Problems to solve =>
a - Return the part of the forum thread on ChatGPT Voice Mode text display that runs between "Ditto. Talking and" and "agreed!!! pretty sweet.", inclusive, copied word for word.
b - Carry the forum thread on displaying text in ChatGPT Voice Mode further from the point where it stops.

Passage =>
· · · ·

There’s a great amount of potential in ChatGPT Voice Mode in helping people learn languages. However hearing the chat box speak a word once is often insufficient and asking it to repeat itself is wasteful on both ends. I think it would be very helpful and even decrease server load if the Audio Mode allowed you to view the text spoken by ChatGPT in real-time rather than just some fancy graphics. To learn Chinese, it is very helpful to see the pinyin to understand the pronunciation of the word I will try to repeat.
I would love that feature, I feel I can follow better the answer reading.
Some times I open the computer and refresh the page to read what the app is speaking on the phone.
I am looking for the very same functionality. So ++ for this feature request.
Ditto. Talking and typing combines sight and sound. Speech is borderline useful as implemented.
Yes, this would be very useful!
Adding my voice for same feature
+1 I am really looking forward to having this feature. It would help us understand the length of the answer and quickly glance at the content to check if it’s aligned with our expectations or if we need to iterate on my prompt.
Yes i was just going to write this suggestion I have used gpt a ton to learn computer programs and sometimes it would be nice to not have to reprompt for a step and rather just look at the screen from time to time.
Just came here to say the same. Being able to talk and see the code I am working with at the same time is huge!
agreed!!! pretty sweet.
This is exactly why we need it. And the text is already there all that needs to happen is remove the fullscreen voice mode view
Please displaying text while speaking! This is very useful for language learning. For example, I’m practicing TOEFL speaking tests with ChatGPT voice, I’d like to check the script while listening to the response so that I don’t have to ask ChatGPT to explain some words in the text.
This is a much needed function and surprising that it isn’t an option. Please add text subtitles or at least let me choose to view the text from each response by clicking something that doesn’t end the voice chat
Agree! I’ve been telling my students how to use this tool to help them.
Absolutely need this functionality. When you close out the voice functionality, I sometimes lose the discussion. Still a tad buggy.
Yes, please consider this! I’m currently using GPT to help tailor my resume for various job applications, and being able to just speak my feedback, read the options GPT presents, and then copy/paste inline with the voice chat would probably cut quite a bit of time out of the process.
This is the most missing feature in all AI GUI apps. It is virtually impossible to talk with AI about programming-related things, as you always need to see code examples.

· · · ·

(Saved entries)
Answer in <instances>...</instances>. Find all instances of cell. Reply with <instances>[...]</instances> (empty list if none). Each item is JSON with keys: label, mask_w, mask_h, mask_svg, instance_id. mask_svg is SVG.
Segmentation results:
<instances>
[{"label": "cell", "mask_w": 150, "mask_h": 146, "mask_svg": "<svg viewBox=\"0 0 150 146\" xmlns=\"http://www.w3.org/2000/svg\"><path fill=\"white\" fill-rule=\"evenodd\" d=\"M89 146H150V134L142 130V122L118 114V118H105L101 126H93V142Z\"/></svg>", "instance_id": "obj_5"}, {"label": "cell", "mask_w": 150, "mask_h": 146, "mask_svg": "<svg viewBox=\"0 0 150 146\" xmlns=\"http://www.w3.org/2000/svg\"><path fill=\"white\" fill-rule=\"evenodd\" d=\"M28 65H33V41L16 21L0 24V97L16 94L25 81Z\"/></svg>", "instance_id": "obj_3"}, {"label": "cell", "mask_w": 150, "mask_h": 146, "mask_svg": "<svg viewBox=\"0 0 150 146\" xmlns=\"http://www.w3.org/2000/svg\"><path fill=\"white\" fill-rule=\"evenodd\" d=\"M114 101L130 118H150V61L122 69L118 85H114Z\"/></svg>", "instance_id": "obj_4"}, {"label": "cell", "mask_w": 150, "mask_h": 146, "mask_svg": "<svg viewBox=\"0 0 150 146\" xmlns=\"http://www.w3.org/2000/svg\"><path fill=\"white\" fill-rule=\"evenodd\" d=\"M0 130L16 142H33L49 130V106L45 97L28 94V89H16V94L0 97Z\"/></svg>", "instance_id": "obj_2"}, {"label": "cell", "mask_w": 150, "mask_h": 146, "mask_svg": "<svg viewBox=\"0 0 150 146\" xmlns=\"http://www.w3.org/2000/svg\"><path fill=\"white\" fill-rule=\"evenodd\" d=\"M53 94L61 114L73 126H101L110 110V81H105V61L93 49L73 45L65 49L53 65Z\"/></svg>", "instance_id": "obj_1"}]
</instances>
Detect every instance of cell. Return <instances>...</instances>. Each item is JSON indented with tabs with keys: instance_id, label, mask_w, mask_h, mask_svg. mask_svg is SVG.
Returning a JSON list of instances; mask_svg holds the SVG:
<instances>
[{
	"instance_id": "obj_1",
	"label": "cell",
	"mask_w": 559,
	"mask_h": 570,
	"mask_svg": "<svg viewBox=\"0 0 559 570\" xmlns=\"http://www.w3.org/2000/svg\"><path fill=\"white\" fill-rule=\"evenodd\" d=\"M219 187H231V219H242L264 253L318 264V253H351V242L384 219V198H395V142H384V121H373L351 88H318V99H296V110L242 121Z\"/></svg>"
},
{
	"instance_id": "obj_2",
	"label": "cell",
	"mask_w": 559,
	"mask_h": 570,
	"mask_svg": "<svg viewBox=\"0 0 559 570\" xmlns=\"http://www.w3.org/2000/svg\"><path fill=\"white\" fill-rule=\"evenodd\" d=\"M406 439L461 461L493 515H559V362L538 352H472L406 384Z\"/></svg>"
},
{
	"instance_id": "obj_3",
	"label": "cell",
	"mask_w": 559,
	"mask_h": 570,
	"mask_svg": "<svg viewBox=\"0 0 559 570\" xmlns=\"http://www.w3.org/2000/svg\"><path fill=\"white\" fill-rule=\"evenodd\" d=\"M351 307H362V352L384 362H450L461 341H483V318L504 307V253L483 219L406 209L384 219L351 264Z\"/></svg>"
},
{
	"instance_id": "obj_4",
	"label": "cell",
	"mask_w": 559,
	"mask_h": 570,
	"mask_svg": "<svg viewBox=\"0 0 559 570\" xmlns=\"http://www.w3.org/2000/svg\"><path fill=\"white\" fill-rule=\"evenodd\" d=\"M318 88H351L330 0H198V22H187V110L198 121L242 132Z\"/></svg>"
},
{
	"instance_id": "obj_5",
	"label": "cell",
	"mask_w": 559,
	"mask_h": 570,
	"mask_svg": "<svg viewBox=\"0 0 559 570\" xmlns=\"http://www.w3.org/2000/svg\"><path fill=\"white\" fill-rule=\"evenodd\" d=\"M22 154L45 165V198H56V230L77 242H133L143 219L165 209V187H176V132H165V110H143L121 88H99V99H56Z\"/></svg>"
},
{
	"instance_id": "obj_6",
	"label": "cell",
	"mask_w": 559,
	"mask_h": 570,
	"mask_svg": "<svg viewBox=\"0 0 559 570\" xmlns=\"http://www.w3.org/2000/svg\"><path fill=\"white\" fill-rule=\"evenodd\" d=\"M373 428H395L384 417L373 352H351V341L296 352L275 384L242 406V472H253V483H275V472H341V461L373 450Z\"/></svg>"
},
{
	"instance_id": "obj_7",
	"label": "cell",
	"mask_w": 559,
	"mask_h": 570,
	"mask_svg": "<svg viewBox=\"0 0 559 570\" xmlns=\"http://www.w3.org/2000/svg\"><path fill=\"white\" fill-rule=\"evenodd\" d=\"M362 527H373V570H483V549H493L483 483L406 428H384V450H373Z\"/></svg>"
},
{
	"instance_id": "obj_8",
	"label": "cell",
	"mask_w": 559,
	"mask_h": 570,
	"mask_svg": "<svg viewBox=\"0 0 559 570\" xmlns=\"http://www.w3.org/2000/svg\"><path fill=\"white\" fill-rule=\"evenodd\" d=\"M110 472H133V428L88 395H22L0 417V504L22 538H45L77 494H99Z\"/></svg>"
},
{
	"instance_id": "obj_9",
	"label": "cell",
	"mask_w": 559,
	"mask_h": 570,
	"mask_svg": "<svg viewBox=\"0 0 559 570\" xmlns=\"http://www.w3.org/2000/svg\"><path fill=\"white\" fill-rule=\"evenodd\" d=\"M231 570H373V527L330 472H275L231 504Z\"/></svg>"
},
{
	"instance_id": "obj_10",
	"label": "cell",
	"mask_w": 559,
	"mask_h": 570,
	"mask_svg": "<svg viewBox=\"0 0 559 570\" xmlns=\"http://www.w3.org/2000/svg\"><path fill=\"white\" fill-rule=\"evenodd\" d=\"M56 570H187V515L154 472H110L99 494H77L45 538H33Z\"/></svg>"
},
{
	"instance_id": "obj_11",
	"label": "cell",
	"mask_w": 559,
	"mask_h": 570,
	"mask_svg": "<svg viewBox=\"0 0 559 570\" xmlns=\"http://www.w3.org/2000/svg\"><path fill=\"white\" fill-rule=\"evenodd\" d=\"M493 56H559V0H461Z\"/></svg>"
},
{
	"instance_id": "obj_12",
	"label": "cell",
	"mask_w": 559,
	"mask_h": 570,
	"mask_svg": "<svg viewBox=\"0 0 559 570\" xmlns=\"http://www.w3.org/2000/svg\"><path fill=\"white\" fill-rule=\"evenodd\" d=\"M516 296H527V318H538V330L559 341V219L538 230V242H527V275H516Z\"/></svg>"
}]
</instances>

· · · ·

Responses by item number =>
a -
Ditto. Talking and typing combines sight and sound. Speech is borderline useful as implemented.
Yes, this would be very useful!
Adding my voice for same feature
+1 I am really looking forward to having this feature. It would help us understand the length of the answer and quickly glance at the content to check if it’s aligned with our expectations or if we need to iterate on my prompt.
Yes i was just going to write this suggestion I have used gpt a ton to learn computer programs and sometimes it would be nice to not have to reprompt for a step and rather just look at the screen from time to time.
Just came here to say the same. Being able to talk and see the code I am working with at the same time is huge!
agreed!!! pretty sweet.

b -
Voice mode isn’t built to discuss coding, even for AI models presenting themselves as AI for coding. I don’t understand how the authors of these GUIs designed it. I have seen this problem after 1 hour of using AI. They have been developing it for years and don’t see it? That’s weird, maybe some parallel universe kicked in.
It would be gorgeous to talk to AI fluently instead of writing questions to explore code APIs. It would be something totally different from what we are using now or what we know.
It will be a breakthrough when this will be available.
Also I want to ask if anybody knows about AI Gui that supports this feature.
I have discussed AI about this problem ~12 flip-flop chat. Below is the last answer.
Click to expand
Q: none of these support simultaneous chat and voice mode
ChatGPT povedal:
You’re right—most AI coding assistants focus on text, and very few support simultaneous voice and chat interactions in a standalone Windows app.
The closest options you might consider:
- ChatGPT (Mobile App) – Supports voice and text (but no Windows app yet).
- Microsoft Copilot in Windows 11 – Has voice input, but chat and voice are not fully simultaneous.
- Google Gemini (via Android App) – Can handle both, but not on Windows.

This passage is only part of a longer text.